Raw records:
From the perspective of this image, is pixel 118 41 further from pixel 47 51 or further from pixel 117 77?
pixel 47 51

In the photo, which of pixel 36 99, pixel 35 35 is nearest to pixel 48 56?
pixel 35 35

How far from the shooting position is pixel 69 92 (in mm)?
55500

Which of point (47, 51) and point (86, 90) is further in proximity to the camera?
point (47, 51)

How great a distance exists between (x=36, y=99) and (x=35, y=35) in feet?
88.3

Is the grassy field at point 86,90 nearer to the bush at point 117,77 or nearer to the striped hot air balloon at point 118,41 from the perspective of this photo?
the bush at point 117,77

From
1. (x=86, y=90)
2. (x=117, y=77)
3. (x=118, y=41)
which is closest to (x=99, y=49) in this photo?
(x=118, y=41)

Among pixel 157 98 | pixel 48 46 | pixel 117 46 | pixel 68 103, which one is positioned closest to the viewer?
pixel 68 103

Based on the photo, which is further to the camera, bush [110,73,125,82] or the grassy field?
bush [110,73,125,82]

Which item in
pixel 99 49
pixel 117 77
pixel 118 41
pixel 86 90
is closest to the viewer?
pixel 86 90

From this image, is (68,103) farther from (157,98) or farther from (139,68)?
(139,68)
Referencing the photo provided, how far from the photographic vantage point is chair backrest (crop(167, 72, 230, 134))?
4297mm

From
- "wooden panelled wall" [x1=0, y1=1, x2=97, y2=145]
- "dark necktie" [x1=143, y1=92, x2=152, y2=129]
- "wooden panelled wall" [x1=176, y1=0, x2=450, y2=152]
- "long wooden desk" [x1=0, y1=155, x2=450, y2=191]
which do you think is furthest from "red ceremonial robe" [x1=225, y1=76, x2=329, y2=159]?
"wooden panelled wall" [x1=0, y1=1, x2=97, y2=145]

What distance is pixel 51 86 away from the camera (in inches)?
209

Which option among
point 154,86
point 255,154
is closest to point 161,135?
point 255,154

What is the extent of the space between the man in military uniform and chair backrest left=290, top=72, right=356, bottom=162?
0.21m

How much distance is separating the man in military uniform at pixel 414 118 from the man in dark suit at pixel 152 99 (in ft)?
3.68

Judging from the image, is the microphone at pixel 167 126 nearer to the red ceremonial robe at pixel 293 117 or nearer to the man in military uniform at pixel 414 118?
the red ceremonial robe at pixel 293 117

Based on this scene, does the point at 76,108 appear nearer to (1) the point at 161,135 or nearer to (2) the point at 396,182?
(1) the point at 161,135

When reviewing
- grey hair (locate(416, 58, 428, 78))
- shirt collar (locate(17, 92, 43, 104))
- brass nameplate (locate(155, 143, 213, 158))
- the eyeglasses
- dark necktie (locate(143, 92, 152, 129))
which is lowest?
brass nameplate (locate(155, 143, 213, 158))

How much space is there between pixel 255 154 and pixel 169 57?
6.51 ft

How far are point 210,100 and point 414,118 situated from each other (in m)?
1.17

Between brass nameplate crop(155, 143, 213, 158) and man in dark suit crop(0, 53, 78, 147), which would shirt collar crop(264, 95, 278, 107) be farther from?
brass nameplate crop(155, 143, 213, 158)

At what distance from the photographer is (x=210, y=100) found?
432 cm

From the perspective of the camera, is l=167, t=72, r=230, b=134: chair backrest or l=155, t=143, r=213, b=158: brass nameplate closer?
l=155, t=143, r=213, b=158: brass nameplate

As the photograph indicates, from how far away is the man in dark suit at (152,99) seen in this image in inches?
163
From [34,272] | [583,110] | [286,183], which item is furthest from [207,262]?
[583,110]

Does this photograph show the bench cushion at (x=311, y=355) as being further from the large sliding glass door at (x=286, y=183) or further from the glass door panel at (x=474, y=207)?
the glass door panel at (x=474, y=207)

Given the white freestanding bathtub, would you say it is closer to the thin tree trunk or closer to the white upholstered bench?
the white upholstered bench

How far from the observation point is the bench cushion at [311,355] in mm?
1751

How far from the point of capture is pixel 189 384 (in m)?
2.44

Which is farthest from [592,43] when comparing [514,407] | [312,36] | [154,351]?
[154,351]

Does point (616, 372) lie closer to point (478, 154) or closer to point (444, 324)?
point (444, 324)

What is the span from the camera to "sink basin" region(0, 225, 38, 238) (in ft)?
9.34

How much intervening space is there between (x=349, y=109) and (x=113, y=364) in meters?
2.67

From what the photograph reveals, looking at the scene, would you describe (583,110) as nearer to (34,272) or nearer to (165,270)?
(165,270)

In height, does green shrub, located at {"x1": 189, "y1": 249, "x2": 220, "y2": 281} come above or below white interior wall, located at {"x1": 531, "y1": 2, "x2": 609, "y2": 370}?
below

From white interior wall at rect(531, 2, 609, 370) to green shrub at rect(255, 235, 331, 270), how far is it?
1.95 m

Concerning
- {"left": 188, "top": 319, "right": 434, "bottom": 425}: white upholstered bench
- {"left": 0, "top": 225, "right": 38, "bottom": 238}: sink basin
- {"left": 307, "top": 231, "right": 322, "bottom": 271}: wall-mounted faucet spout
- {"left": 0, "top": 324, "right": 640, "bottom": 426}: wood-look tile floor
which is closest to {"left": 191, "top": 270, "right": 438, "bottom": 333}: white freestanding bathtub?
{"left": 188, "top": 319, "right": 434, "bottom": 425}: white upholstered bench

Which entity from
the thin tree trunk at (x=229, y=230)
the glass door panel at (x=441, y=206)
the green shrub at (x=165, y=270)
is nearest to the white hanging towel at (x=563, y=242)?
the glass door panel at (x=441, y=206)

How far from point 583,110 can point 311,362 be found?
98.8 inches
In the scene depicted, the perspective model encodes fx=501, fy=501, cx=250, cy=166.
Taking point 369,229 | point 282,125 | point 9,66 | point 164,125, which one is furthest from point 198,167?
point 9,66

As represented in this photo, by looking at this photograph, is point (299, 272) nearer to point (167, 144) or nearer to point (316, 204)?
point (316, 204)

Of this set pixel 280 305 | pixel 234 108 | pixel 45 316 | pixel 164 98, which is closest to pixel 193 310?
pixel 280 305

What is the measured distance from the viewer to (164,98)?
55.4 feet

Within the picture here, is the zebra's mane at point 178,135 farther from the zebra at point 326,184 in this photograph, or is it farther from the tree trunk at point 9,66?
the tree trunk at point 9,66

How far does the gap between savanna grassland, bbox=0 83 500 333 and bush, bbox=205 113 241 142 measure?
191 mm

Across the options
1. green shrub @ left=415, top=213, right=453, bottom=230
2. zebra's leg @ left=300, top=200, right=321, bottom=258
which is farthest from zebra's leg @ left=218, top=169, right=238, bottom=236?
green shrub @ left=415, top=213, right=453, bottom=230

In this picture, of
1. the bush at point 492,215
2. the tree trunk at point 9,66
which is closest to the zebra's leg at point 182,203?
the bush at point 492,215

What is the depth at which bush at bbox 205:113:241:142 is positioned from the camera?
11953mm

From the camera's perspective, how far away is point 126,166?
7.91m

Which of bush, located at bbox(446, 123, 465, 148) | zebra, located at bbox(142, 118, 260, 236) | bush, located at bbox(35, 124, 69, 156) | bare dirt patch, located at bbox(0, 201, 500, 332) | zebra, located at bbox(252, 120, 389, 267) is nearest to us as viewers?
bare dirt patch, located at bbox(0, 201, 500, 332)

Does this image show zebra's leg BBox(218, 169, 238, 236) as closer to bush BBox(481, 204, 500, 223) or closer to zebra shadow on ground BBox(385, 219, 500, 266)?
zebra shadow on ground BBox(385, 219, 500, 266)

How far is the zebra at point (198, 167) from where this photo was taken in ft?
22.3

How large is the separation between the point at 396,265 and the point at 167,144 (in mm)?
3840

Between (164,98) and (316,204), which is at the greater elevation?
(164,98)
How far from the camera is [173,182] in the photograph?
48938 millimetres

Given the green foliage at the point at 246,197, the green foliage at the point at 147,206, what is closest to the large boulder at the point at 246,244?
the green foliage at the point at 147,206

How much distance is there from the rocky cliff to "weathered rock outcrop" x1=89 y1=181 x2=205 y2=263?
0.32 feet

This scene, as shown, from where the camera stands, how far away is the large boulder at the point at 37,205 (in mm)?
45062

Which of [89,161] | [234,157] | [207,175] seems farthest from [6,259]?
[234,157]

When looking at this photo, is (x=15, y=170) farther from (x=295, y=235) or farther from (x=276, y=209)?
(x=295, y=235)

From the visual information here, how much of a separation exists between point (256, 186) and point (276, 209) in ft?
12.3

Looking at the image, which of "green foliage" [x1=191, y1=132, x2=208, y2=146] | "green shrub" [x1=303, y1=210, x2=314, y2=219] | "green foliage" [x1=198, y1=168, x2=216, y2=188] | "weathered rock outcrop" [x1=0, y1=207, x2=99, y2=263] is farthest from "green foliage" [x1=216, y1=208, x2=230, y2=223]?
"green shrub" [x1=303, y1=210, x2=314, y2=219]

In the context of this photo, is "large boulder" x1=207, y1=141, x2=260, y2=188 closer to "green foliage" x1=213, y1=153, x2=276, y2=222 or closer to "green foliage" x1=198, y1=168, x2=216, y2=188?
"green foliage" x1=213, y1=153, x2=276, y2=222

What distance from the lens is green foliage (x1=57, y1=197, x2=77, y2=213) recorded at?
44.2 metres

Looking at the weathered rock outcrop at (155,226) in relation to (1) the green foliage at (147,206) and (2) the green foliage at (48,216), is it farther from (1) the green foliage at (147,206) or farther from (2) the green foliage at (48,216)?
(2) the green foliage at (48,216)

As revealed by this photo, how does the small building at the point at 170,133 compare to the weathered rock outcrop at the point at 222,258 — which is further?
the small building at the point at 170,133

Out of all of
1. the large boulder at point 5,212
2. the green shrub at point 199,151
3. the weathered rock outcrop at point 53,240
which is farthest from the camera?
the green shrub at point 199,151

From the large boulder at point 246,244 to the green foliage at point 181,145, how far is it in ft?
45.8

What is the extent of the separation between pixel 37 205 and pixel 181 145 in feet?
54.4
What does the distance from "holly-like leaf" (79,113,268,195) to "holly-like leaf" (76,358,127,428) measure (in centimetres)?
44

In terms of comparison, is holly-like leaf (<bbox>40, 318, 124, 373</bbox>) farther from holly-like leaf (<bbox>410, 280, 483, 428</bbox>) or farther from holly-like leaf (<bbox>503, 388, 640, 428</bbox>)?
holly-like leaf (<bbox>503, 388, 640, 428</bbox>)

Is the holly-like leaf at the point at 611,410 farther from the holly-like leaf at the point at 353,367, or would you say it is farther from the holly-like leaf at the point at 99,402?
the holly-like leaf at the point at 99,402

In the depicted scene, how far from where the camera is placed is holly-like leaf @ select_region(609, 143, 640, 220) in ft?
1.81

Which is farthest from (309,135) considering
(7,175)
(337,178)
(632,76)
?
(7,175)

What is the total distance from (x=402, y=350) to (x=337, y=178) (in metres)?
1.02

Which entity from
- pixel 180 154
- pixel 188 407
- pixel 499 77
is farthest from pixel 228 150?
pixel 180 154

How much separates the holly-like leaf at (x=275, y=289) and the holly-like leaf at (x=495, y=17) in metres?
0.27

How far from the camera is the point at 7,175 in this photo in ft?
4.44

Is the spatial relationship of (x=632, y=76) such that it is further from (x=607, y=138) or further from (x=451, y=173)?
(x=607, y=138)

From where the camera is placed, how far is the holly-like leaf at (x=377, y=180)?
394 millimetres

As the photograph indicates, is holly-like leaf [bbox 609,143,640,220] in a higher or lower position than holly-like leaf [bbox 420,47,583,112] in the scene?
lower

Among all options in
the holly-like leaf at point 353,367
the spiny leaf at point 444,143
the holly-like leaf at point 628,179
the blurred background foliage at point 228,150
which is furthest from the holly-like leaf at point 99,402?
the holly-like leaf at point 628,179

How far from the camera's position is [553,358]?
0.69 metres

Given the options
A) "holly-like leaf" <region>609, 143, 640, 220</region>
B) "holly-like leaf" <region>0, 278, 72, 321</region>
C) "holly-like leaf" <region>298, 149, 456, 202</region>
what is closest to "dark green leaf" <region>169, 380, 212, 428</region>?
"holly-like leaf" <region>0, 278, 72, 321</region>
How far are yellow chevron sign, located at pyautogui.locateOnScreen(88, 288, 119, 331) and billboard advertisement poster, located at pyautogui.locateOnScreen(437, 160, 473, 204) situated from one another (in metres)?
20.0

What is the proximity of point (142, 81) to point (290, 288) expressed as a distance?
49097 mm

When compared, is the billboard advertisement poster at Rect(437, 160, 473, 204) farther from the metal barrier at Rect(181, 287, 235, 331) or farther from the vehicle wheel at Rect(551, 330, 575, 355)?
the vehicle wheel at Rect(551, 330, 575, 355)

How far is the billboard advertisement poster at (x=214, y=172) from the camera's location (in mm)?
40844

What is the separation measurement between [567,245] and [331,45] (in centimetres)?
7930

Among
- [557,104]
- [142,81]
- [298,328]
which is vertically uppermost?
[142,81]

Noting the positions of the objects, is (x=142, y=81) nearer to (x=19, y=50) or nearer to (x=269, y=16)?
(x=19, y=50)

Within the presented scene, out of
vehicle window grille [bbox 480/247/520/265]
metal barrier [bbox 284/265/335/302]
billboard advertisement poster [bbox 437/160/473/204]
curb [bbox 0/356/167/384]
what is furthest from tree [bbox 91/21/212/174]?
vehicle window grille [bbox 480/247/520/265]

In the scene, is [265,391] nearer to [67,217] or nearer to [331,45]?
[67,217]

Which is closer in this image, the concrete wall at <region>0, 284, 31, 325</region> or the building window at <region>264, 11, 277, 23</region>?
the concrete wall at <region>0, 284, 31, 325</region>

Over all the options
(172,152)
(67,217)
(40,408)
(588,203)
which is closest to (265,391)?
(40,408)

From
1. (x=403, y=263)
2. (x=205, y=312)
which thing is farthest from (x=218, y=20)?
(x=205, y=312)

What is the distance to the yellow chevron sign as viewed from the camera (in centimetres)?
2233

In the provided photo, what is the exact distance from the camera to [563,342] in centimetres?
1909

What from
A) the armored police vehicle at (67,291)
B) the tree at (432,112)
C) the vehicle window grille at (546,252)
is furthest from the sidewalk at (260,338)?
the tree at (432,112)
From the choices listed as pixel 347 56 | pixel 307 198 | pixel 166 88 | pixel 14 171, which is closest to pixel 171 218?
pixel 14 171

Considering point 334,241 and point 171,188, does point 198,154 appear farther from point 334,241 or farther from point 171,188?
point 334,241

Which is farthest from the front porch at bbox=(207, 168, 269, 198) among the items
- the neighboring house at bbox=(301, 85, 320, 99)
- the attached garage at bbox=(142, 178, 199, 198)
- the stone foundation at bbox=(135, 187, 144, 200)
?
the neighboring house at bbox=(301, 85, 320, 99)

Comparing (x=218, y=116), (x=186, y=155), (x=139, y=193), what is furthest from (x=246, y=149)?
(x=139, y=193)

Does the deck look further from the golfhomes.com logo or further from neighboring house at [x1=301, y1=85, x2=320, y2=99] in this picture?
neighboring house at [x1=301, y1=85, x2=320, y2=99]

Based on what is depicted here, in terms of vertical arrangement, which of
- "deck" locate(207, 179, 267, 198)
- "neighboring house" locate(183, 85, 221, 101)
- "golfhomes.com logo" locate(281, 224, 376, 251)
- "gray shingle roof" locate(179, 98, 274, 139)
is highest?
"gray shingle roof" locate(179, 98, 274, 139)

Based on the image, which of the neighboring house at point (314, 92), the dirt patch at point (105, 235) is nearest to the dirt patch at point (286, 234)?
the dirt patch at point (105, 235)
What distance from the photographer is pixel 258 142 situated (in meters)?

## Directions
Repeat exactly the lines from the line containing "Over all the options" through the end of the listing above; both boundary lines are part of the output.

## Answer for the task
Over all the options
(172,152)
(67,217)
(40,408)
(588,203)
which is closest to (265,391)?
(40,408)

From
1. (x=403, y=263)
2. (x=205, y=312)
which thing is farthest from (x=218, y=20)?
(x=205, y=312)

What is the distance to the yellow chevron sign as viewed from the camera (in centimetres)?
2233

In the provided photo, what is the exact distance from the camera to [563,342] in centimetres?
1909

What from
A) the armored police vehicle at (67,291)
B) the tree at (432,112)
C) the vehicle window grille at (546,252)
is furthest from the sidewalk at (260,338)?
the tree at (432,112)
From the choices listed as pixel 347 56 | pixel 307 198 | pixel 166 88 | pixel 14 171, which is closest to pixel 171 218?
pixel 14 171

Considering point 334,241 and point 171,188, does point 198,154 appear farther from point 334,241 or farther from point 171,188?
point 334,241

Which is farthest from the front porch at bbox=(207, 168, 269, 198) among the items
- the neighboring house at bbox=(301, 85, 320, 99)
- the attached garage at bbox=(142, 178, 199, 198)
- the stone foundation at bbox=(135, 187, 144, 200)
?
the neighboring house at bbox=(301, 85, 320, 99)

Comparing (x=218, y=116), (x=186, y=155), (x=139, y=193), what is furthest from (x=246, y=149)?
(x=139, y=193)

Does the deck look further from the golfhomes.com logo or further from neighboring house at [x1=301, y1=85, x2=320, y2=99] in this picture?
neighboring house at [x1=301, y1=85, x2=320, y2=99]

Based on what is depicted here, in terms of vertical arrangement, which of
- "deck" locate(207, 179, 267, 198)
- "neighboring house" locate(183, 85, 221, 101)
- "golfhomes.com logo" locate(281, 224, 376, 251)
- "gray shingle roof" locate(179, 98, 274, 139)
is highest?
"gray shingle roof" locate(179, 98, 274, 139)

Based on the image, which of the neighboring house at point (314, 92), the dirt patch at point (105, 235) is nearest to the dirt patch at point (286, 234)?
the dirt patch at point (105, 235)
What distance from the photographer is pixel 258 142 situated (in meters)?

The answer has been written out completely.